What you will do
According to the passage on transcription factors, why do these proteins need combinatorial strategies to select their target genes? Explain in one to three sentences.

Exercise text
-- Opening Marker --
Transcription factors are regulatory proteins with DNA-binding domains (e.g., zinc fingers, helix-turn-helix, leucine zippers) and activation domains that enhance or repress transcription. DNA-binding specificity depends on contacts between amino acids and bases in the major groove, allowing recognition of short consensus sequences.
Study the structure of different DNA-binding domains and how amino acids contact DNA bases. Understand how mutations in DNA-binding domains alter specificity or binding affinity. Relate structure to function in a model transcription factor.
You already know that eukaryotic transcription begins when the general transcription machinery — including TFIID and its TATA-binding protein — assembles at the promoter to position RNA polymerase II. But general transcription factors alone produce only a low basal level of transcription. The real control comes from regulatory transcription factors — proteins that bind to specific DNA sequences at enhancers, silencers, and proximal promoter elements, and either boost or suppress transcription from a distance. These regulatory factors are what make a liver cell express albumin while a neuron expresses synapsin, even though both cells carry the same DNA.
Every transcription factor has at least two functional regions: a DNA-binding domain that recognizes a specific short DNA sequence, and an activation or repression domain that communicates with the transcriptional machinery or chromatin-modifying complexes. The DNA-binding domain is where structural biology meets gene regulation. Several major structural motifs have evolved independently to solve the problem of reading DNA sequence. Zinc finger domains use zinc ions to stabilize small protein loops that each contact about three base pairs in the major groove, and multiple fingers can be strung together to read longer sequences. Helix-turn-helix motifs insert one alpha helix — the recognition helix — into the major groove, where amino acid side chains make hydrogen bonds and van der Waals contacts with exposed edges of base pairs. Leucine zipper and helix-loop-helix domains work as dimers: two protein chains interlock via hydrophobic residues (leucines or other hydrophobic amino acids) and then splay apart into a fork whose basic regions grip the DNA.
The specificity of DNA binding depends on the precise fit between amino acid side chains and the pattern of hydrogen bond donors and acceptors presented by base pairs in the major groove. Each base pair (A-T, T-A, G-C, C-G) displays a unique chemical signature in the major groove, and the recognition helix or zinc finger loop is shaped to complement a particular short sequence — typically 4 to 8 base pairs for a single domain. However, most individual binding sites are too short to be unique in a large genome. Transcription factors achieve target selectivity through combinatorial strategies: they bind as dimers or higher-order complexes, they cooperate with other factors at composite elements, and the chromatin accessibility of potential binding sites restricts which sequences are available in any given cell type.
A critical point is that the same transcription factor can activate one gene and repress another, depending on its binding partners and the regulatory context. For example, a factor that recruits a histone acetyltransferase at one promoter might recruit a histone deacetylase at another, depending on which cofactors are present. This context-dependence is what allows a relatively small number of transcription factors — roughly 1,500 in the human genome — to generate the vast complexity of cell-type-specific gene expression programs.
-- Closing Marker --
Dataset
-- Opening Marker --
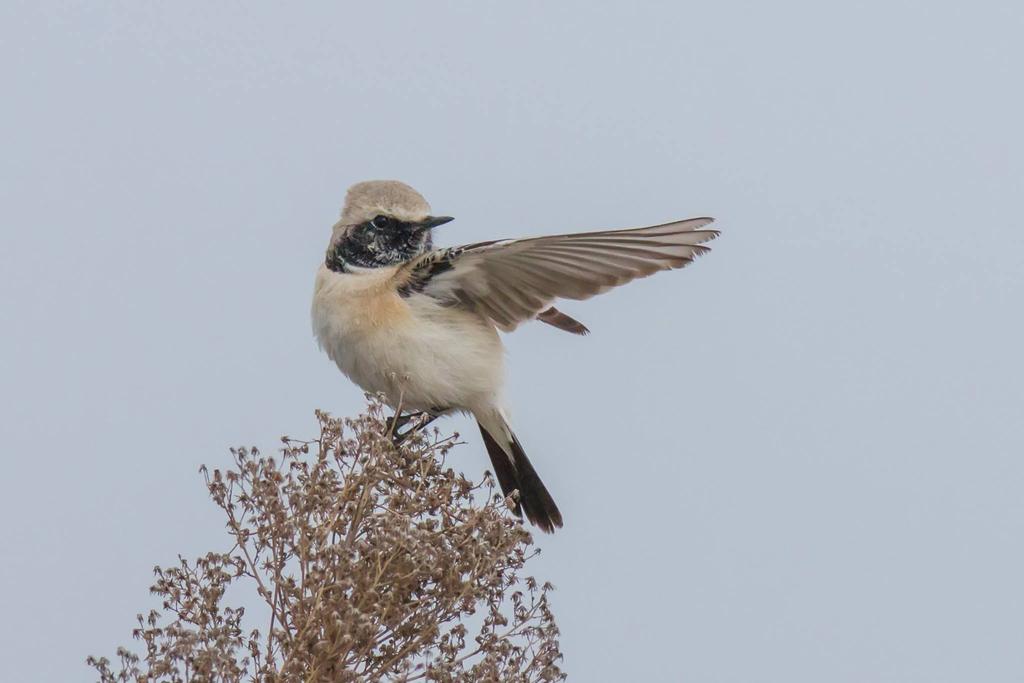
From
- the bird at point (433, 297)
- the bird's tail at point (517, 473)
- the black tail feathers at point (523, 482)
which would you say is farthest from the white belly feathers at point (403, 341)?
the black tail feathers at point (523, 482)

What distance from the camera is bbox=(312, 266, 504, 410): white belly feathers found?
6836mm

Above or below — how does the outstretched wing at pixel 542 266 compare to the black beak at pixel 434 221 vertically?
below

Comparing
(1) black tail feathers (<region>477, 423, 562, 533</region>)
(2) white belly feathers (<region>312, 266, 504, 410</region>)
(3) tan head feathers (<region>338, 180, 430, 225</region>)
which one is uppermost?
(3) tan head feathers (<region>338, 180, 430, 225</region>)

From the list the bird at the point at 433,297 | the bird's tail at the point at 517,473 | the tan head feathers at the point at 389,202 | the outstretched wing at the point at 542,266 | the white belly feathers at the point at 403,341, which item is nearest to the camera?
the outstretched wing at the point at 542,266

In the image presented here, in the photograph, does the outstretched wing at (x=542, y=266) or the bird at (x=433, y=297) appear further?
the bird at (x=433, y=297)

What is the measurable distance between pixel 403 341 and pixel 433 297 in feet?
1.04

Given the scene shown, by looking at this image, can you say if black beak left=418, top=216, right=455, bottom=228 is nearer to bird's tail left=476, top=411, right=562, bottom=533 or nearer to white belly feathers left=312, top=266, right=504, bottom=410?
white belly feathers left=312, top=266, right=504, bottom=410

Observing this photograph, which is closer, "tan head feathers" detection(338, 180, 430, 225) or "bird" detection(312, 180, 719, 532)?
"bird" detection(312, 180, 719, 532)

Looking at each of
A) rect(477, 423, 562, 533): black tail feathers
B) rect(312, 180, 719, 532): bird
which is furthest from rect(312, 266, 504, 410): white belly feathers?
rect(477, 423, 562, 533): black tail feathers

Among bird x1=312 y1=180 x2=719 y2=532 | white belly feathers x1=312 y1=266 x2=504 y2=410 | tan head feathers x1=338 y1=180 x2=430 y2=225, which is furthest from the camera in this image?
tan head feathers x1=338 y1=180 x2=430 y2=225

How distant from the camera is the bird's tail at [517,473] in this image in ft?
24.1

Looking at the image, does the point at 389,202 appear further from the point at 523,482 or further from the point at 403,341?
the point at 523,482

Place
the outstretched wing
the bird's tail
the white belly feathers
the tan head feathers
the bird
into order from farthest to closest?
-- Closing Marker --
-- Opening Marker --
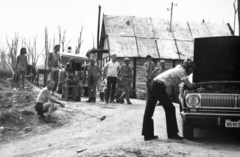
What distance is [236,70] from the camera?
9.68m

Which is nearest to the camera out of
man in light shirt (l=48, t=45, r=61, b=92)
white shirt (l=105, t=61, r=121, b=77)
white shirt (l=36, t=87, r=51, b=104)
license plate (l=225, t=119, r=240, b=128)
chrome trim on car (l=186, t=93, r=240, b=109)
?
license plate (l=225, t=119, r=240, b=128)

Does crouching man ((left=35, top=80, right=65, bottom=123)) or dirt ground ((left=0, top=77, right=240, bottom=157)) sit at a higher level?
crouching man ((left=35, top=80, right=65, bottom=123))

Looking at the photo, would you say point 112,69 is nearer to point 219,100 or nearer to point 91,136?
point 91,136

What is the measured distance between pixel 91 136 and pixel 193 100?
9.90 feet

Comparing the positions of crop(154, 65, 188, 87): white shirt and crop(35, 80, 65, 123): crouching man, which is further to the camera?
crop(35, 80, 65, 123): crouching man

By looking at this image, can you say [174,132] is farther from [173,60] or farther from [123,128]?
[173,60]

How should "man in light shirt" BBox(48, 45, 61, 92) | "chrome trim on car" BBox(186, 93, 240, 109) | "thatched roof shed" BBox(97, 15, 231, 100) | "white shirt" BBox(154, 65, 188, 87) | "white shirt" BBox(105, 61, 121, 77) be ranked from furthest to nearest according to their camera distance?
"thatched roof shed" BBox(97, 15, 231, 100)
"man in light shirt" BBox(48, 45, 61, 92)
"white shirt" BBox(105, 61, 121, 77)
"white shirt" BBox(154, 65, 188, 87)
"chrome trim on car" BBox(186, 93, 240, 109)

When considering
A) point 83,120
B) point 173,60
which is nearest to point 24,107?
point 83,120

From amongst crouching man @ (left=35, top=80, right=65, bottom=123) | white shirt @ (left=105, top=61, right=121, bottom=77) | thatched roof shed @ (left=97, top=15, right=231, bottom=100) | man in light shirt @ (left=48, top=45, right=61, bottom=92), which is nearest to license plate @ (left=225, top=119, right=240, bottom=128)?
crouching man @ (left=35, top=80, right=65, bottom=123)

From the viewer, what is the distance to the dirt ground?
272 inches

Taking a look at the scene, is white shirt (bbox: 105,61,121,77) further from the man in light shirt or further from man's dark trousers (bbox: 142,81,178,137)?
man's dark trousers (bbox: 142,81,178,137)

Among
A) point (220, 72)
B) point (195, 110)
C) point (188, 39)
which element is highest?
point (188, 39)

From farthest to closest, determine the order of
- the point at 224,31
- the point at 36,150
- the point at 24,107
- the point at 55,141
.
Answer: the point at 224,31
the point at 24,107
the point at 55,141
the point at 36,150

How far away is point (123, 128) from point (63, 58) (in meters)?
-- Closing Marker --
-- Opening Marker --
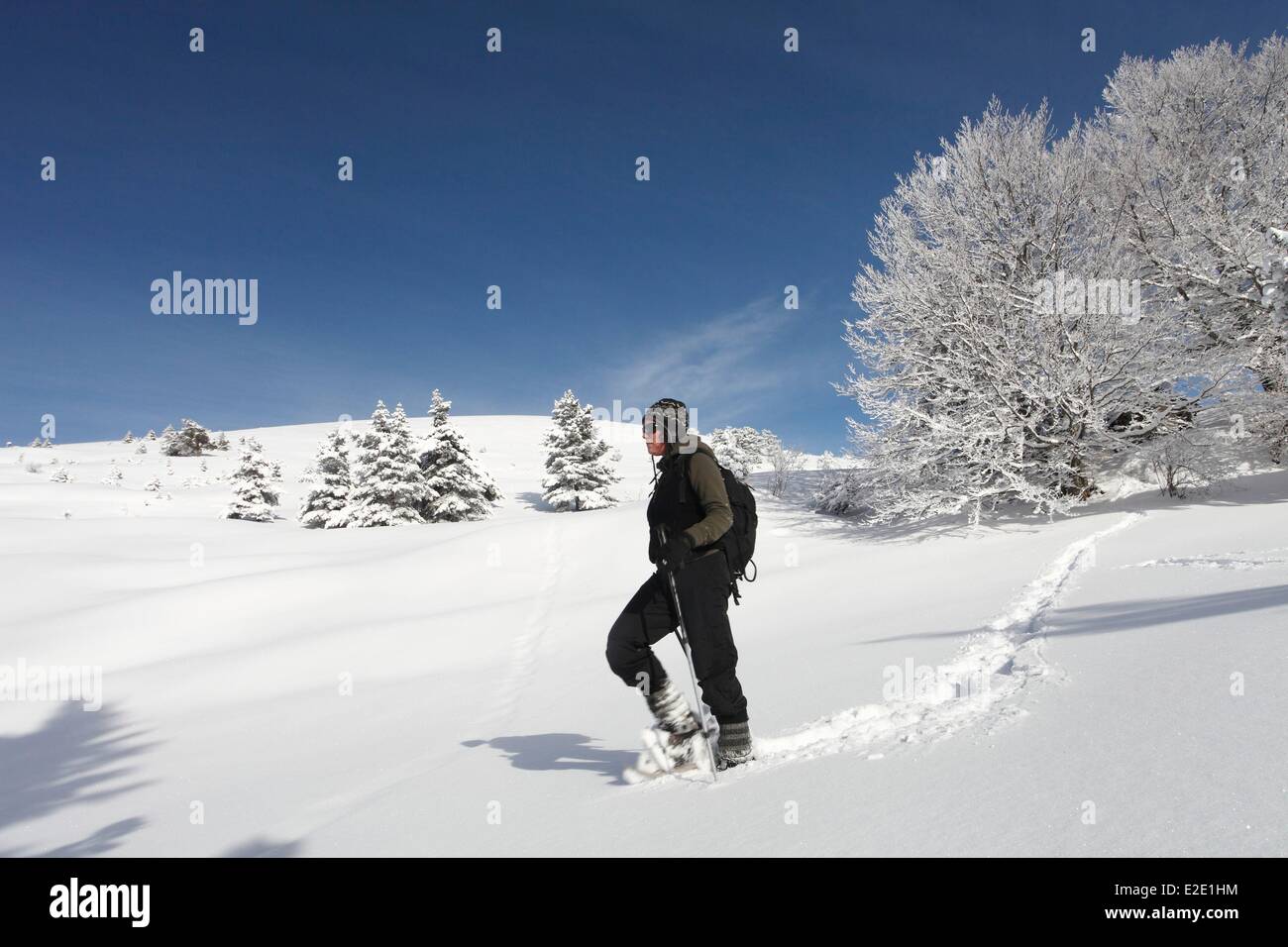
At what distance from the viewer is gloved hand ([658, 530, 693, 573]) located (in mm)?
-- Closing Marker --
Result below
A single DNA-binding domain recognizes only a short sequence, typically 4 to 8 base pairs, and most individual binding sites are too short to be unique in a large genome. Transcription factors therefore gain target selectivity by binding as dimers or higher-order complexes and by cooperating with other factors at composite elements. Chromatin accessibility also restricts which potential sites are available in a given cell type.